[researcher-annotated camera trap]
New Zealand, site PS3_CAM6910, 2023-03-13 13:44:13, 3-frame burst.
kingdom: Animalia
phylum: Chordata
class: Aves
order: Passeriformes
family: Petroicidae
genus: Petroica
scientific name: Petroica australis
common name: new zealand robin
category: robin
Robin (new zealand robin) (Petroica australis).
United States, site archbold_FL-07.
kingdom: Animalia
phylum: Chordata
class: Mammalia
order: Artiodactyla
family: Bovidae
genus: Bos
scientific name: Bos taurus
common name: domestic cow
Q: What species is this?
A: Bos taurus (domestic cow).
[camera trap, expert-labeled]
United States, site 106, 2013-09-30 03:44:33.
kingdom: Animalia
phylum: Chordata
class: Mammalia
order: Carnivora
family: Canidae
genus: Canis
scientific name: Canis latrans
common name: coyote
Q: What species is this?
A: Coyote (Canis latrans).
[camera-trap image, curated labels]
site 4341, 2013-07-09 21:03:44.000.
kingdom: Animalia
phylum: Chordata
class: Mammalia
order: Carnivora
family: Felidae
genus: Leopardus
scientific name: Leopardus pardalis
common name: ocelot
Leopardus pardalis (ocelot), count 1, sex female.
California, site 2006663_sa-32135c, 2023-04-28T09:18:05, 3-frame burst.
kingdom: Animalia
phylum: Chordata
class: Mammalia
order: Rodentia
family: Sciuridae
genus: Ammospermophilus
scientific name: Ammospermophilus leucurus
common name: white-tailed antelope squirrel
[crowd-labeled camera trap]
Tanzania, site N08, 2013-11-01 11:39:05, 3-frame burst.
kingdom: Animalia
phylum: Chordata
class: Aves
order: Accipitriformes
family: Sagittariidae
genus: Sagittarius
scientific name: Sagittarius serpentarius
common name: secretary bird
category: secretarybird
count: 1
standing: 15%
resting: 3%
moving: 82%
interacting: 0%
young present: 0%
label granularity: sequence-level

→ **PROBLEM DETAILS**
Transcribe the listing in full, keeping every line exact.

→ **RESPONSE AREA**
[researcher-annotated camera trap]
New Zealand, site PS3_CAM6910, 2023-03-13 13:44:13, 3-frame burst.
kingdom: Animalia
phylum: Chordata
class: Aves
order: Passeriformes
family: Petroicidae
genus: Petroica
scientific name: Petroica australis
common name: new zealand robin
category: robin
Robin (new zealand robin) (Petroica australis).
United States, site archbold_FL-07.
kingdom: Animalia
phylum: Chordata
class: Mammalia
order: Artiodactyla
family: Bovidae
genus: Bos
scientific name: Bos taurus
common name: domestic cow
Q: What species is this?
A: Bos taurus (domestic cow).
[camera trap, expert-labeled]
United States, site 106, 2013-09-30 03:44:33.
kingdom: Animalia
phylum: Chordata
class: Mammalia
order: Carnivora
family: Canidae
genus: Canis
scientific name: Canis latrans
common name: coyote
Q: What species is this?
A: Coyote (Canis latrans).
[camera-trap image, curated labels]
site 4341, 2013-07-09 21:03:44.000.
kingdom: Animalia
phylum: Chordata
class: Mammalia
order: Carnivora
family: Felidae
genus: Leopardus
scientific name: Leopardus pardalis
common name: ocelot
Leopardus pardalis (ocelot), count 1, sex female.
California, site 2006663_sa-32135c, 2023-04-28T09:18:05, 3-frame burst.
kingdom: Animalia
phylum: Chordata
class: Mammalia
order: Rodentia
family: Sciuridae
genus: Ammospermophilus
scientific name: Ammospermophilus leucurus
common name: white-tailed antelope squirrel
[crowd-labeled camera trap]
Tanzania, site N08, 2013-11-01 11:39:05, 3-frame burst.
kingdom: Animalia
phylum: Chordata
class: Aves
order: Accipitriformes
family: Sagittariidae
genus: Sagittarius
scientific name: Sagittarius serpentarius
common name: secretary bird
category: secretarybird
count: 1
standing: 15%
resting: 3%
moving: 82%
interacting: 0%
young present: 0%
label granularity: sequence-level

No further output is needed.